» **TEXT FOR ANALYSIS**
☆ ☆ ☆ ☆ ☆ ☆ ☆
This post will focus on UVa 10369 – Arctic Network. The problem isn’t especially difficult, but can be tricky to approach.

Essentially, you are given the location for up to 500 nodes on a 2d plane and told that up to **S** (1 ≤ **S** ≤ 100) nodes can be connected together at any distance. All nodes are also able to connect to each other, up to and including some distance **D**, and you are tasked to find the smallest **D** necessary to connect all nodes.

### Approach

If there weren’t nodes that can connect at any distance with no cost, this would be a simple Minimum Spanning Tree problem. But there are **S** nodes that can connect at any distance so some nodes can be connected for free (which would further connect all of the other nodes they are connected to).

So we want to determine the smallest **D** required to create **S** (or less) subgraphs, since those could then be connected using the **S** nodes able to communicate at any distance.

### Solution

At any single **D** value, it is really easy to see which nodes are in a single subgraph – run a depth first search.

void DFS(int node, double D) { encountered[node] = true; for (int i = 0; i < NumNodes; ++i) { if (!encountered[i] && GetDistance(i, node) <= D) DFS(i, D); } }

If the dfs must be run on more than **S** separate nodes (so it has more than **S** connected components) for a given value of **D**, then the graph will not be able to be completely connected – there will be at least one subgraph that isn’t connected.

// Would need to reset encountered every time this function is called. bool CanConnectWithNumOutposts(int outposts, const double D) { for (int i = 0; i < N && outposts >= 0; ++i) { if (!encountered[i]) { DFS(i, D); --outposts; } } return outposts >= 0; }

Then, we can just binary search on the value of **D** — if the dfs succeeds with the value of **D**, it is the highest **D** value that we need to consider, and if the dfs fails, then that **D** is too small. The code is approximately:

double minDistance = 0, maxDistance = GetMaxDistance(); // Epsilon is acceptable error, ~0.0001 for this problem while (maxDistance - minDistance > Epsilon) { double D = (minDistance + maxDistance) / 2; // TODO: Reset encountered to all false first. if (CanConnectWithNumOutposts(S, D)) maxDistance = D; // Can possibly use less distance else minDistance = D + Epsilon; // Will need more distance }

### Code

My accepted code is on Github.
☆ ☆ ☆ ☆ ☆ ☆ ☆
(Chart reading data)
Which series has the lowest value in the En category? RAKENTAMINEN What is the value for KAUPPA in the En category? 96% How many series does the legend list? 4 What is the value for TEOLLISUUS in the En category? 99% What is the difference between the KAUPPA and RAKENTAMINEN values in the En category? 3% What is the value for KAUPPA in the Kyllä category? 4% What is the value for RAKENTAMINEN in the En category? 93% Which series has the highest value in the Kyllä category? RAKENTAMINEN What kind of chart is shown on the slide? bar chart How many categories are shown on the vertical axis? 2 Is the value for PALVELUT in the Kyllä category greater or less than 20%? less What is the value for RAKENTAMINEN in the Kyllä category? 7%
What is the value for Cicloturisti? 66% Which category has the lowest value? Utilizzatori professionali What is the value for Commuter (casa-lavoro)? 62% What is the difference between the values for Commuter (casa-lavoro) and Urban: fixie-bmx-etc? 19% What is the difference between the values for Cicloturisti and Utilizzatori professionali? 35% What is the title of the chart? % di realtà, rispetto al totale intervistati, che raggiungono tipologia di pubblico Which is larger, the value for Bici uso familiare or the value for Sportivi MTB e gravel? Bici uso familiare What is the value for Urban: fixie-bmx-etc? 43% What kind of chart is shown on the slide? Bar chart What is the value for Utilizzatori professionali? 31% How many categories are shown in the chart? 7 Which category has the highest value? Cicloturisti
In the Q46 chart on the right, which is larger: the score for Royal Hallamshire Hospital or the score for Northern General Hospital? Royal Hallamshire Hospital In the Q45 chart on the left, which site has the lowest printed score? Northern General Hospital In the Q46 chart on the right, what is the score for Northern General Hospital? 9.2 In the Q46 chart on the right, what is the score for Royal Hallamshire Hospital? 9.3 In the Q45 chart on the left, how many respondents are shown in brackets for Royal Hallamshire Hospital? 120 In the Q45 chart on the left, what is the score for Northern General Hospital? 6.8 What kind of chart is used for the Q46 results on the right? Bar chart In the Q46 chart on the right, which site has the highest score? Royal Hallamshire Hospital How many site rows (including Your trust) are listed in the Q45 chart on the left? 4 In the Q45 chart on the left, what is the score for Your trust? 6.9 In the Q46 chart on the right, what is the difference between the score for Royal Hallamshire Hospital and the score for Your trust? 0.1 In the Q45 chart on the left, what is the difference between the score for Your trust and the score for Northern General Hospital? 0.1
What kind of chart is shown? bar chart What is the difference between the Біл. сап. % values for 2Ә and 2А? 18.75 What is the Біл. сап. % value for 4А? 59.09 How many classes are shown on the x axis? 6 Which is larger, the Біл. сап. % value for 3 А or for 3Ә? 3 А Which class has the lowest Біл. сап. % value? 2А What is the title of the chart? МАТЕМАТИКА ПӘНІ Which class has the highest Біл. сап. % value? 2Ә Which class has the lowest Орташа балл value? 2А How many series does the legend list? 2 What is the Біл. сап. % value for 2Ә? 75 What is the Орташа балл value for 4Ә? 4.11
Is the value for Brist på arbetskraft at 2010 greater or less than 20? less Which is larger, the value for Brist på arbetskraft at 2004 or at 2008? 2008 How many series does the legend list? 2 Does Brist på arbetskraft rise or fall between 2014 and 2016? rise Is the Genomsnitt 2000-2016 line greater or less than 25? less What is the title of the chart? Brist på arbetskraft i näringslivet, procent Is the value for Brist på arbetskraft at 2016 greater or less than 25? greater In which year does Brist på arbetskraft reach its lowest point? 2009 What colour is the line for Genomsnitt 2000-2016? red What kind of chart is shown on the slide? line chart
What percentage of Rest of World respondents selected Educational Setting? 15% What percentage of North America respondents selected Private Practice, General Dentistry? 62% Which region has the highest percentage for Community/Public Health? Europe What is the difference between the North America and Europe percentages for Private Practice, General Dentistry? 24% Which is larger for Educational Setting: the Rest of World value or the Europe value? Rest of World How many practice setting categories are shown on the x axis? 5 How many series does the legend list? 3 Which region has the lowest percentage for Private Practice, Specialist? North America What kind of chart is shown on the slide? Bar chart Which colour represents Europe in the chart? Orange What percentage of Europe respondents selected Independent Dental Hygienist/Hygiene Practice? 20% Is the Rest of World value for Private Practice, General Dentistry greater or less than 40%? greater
☆ ☆ ☆ ☆ ☆ ☆ ☆
» **PROBLEM SET**
• 1. In the post on the Arctic Network problem, what kind of search is run to see which nodes are in a single subgraph at a given D value?
• 2. Pick up the post on the Arctic Network problem after its final sentence and keep writing it.

» **RESULTS BY TASK**
• 1. A depth first search.

• 2.
To increase the accuracy & simplicity of the program, I ran the binary search on a list containing the squared distances between the each pair of nodes. Also, I did not need to reset `encountered`

every iteration due to using an `int`

to determine if a node had been reached in the current iteration.

The complexity of the DFS is N^{2} (since it will need to use an adjacency matrix), and it is run log(N^{2}) (or 2 × log(N)) times. So the complexity is N^{2}log(N).

#### Similar Problems

Two problems requiring a similar approach are UVa 714 – Copying Books and UVa 1221 – Against Mammoths.

### Alternative Approach – Minimum Spanning Tree

While this problem doesn’t seem to be solvable using a MST it can be solved using algorithms for MST. Instead of using a regular MST approach, where we aim to connect all of the nodes, we will instead connect using **P** – **S** edges (where the edges are the lowest distance possible without joining two already connected nodes), creating **S** sub-graphs. Then, the remaining **S** sub-graphs are connected for free, just like the binary search solution.

Note that we would need to use Kruskal’s algorithm (or similar algorithms) to ensure that we create **S** cheapest sub-graphs (Prim’s algorithm would not necessarily create the correct **S** sub-graphs).

The distance of the final edge connected would be **D**.

An example solution was created by morris821028 on GitHub.